The specific turn toward beds as a replacement for policing is troubling, especially as it has become more popular with larger conversations about police reform—or, preferably, abolishing the police. Mental health response is one area where society seems to generally agree that police involvement is bad and shouldn’t happen, but where white people really seem to struggle when it comes to alternatives. More beds, they suppose; maybe mental health parity laws and other things designed to get people medicalized care—a crazy person should always be able to access medication and psychiatric care (even non-psychiatric therapy, if we’re feeling generous). A failure of imagination sets in beyond that.
The tragedy of this is that Black mad activists have been fighting the good fight against institutionalization for decades. This is personal for them: Systemic racism interacts with mental health in ugly, dangerous ways. Most mental health care workers are white, and their Black patients are more likely to be diagnosed with severe mental illness—this itself a legacy of the psychiatrization of Blackness and the pathologization of responses to trauma—but less likely to receive access to a full spectrum of treatment options. Black advocates have a number of excellent recommendations for addressing the crisis of mental health care in this country. The 8 to Abolition organizers, for example, stress “care, not cops” as a pillar of their work. BIPOC advocacy work more broadly includes integrating larger ideas about disability liberation and justice into the conversation of how we support mad people. Support: not deal with or even include them, but actively reckon with societal disablism and structures in a world in which madness is woven into the fabric of society. Yet the voices of these activists are often ignored by white people who have been swift to leap on the “defund” bandwagon without fully understanding what it means. (“Hey, maybe we could use some of that defund money on more beds!”)
How do we, the mad, convince you that we do not want beds?

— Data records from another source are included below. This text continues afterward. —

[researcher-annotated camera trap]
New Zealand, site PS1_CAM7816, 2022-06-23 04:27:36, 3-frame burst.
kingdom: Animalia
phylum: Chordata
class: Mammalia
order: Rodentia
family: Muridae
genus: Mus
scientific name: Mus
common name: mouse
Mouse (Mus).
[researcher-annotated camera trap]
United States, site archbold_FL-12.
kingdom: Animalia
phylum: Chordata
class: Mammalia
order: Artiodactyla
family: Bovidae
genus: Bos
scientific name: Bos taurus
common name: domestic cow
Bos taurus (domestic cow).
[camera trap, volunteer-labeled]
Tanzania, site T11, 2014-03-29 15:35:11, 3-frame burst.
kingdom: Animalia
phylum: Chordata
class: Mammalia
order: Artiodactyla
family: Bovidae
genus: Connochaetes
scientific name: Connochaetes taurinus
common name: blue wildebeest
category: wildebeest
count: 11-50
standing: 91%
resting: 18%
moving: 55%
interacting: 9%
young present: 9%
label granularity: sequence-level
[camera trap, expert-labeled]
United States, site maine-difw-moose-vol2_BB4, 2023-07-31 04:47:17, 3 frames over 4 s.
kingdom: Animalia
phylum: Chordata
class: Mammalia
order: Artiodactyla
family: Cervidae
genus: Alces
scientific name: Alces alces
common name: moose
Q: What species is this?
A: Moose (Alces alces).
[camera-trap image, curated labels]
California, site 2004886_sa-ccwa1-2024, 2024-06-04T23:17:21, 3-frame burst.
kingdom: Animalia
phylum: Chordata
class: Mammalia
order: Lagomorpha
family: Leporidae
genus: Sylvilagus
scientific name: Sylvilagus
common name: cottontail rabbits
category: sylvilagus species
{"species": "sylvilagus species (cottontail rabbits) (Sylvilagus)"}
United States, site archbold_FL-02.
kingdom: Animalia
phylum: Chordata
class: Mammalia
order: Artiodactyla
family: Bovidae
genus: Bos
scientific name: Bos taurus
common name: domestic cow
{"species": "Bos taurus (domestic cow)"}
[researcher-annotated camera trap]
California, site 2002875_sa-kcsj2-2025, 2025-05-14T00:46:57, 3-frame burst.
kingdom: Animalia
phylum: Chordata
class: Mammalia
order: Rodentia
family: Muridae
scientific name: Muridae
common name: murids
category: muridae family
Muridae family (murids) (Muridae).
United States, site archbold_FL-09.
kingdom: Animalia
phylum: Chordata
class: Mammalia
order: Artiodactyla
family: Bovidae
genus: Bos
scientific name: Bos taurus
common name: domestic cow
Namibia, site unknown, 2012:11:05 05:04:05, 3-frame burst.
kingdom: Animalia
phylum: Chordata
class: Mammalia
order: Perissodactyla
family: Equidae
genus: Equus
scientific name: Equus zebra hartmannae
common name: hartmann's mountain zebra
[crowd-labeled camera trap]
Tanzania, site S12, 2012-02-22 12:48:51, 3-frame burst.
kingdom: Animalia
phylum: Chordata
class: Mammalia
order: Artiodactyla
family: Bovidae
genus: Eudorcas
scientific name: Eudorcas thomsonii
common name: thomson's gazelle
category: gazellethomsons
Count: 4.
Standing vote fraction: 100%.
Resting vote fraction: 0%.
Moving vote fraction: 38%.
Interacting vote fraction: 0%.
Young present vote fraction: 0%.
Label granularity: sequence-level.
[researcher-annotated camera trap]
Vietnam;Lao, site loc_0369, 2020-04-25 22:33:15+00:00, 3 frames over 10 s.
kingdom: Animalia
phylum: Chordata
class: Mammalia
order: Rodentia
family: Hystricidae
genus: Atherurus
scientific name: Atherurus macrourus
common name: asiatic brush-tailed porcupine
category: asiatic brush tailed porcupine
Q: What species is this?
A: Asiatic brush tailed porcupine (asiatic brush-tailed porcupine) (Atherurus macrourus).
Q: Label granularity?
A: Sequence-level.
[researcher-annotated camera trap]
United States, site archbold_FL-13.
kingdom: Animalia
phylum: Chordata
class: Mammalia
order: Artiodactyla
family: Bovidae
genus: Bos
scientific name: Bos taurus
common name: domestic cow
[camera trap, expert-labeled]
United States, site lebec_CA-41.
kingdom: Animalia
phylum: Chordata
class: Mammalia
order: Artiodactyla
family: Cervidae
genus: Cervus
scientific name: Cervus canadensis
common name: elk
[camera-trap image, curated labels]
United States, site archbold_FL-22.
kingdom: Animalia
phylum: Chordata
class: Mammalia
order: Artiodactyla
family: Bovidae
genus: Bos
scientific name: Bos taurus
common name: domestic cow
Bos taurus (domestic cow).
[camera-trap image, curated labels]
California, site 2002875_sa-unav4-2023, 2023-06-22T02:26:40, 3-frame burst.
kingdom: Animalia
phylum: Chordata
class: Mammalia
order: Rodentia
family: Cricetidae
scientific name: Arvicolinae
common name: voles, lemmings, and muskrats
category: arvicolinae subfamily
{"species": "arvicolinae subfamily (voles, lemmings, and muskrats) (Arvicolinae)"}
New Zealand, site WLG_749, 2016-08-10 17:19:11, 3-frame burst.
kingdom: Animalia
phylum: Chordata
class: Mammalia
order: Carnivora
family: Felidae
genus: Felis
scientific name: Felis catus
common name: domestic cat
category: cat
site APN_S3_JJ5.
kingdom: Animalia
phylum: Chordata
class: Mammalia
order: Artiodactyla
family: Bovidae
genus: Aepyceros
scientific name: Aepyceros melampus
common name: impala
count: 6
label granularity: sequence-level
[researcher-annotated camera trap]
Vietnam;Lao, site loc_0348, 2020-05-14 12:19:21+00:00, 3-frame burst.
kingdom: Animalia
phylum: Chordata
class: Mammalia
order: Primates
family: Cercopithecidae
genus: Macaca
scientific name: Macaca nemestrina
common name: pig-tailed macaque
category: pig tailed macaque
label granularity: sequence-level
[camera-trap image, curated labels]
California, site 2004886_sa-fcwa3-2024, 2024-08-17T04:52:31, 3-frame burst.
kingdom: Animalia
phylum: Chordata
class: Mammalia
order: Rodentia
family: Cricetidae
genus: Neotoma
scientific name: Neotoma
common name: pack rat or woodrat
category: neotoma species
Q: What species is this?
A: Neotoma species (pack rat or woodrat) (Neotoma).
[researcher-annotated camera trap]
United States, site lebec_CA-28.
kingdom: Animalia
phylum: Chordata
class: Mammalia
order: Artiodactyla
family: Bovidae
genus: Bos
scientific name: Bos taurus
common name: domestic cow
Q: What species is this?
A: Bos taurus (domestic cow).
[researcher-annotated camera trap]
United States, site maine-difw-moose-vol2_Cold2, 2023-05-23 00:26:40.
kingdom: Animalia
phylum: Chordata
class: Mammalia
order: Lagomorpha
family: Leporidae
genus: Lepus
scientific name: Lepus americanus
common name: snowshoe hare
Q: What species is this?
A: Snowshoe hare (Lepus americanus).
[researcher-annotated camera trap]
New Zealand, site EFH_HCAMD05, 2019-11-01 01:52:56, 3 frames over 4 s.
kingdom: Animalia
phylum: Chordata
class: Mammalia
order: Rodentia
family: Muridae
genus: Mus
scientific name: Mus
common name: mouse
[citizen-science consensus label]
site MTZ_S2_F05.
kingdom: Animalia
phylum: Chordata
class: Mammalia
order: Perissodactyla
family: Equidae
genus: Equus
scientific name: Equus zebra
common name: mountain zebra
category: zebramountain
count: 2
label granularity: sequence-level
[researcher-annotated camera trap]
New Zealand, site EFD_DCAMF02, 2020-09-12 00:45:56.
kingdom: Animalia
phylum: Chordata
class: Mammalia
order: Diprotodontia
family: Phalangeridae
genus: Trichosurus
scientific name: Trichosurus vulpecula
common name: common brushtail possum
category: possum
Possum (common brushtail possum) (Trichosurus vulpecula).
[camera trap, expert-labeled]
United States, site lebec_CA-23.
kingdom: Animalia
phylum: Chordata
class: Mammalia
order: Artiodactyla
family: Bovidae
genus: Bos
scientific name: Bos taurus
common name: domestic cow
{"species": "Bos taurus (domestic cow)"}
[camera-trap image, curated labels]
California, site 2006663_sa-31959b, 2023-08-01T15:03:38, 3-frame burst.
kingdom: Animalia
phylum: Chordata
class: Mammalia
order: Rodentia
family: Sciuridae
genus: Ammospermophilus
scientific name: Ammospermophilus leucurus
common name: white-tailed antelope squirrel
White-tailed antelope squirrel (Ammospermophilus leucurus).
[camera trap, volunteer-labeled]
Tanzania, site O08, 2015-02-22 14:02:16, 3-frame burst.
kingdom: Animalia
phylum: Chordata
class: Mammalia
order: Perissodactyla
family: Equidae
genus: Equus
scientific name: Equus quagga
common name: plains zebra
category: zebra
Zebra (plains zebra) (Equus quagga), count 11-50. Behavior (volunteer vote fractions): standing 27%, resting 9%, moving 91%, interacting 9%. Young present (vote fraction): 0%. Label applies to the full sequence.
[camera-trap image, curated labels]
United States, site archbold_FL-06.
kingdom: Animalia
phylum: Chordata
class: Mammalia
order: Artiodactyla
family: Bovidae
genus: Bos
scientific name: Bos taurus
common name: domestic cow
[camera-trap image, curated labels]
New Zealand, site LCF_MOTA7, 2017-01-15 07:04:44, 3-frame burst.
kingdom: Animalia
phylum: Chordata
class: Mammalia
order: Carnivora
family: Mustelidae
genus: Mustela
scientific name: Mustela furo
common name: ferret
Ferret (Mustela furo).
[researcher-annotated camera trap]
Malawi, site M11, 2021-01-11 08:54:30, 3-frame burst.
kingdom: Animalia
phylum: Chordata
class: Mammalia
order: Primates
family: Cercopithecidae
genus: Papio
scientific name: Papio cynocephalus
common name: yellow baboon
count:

Can we do it with statistics, showing you hard evidence of outcomes in outpatient settings? Can we do it with testimonials and the voices of mad people who have received community care and support and thrived? Can we do it with the calm, rational words of policy experts who can present things in nice, nonthreatening briefs? Can we do it in court, with lawsuits to free ourselves? Can we do it with a documentary that takes you through the halls of closed treatment settings? Can we resurrect Nellie Bly for another ten days in the madhouse? Can we do it with TikToks? A conference? A clever stunt with a box and some inflatable jellyfish? Only tell us, and we will do it. And perhaps then you will find yourself thinking, “Hmm, maybe beds are not it,” and you, too, can join in the undoing of centuries-old infrastructure that was designed to keep the mad under control.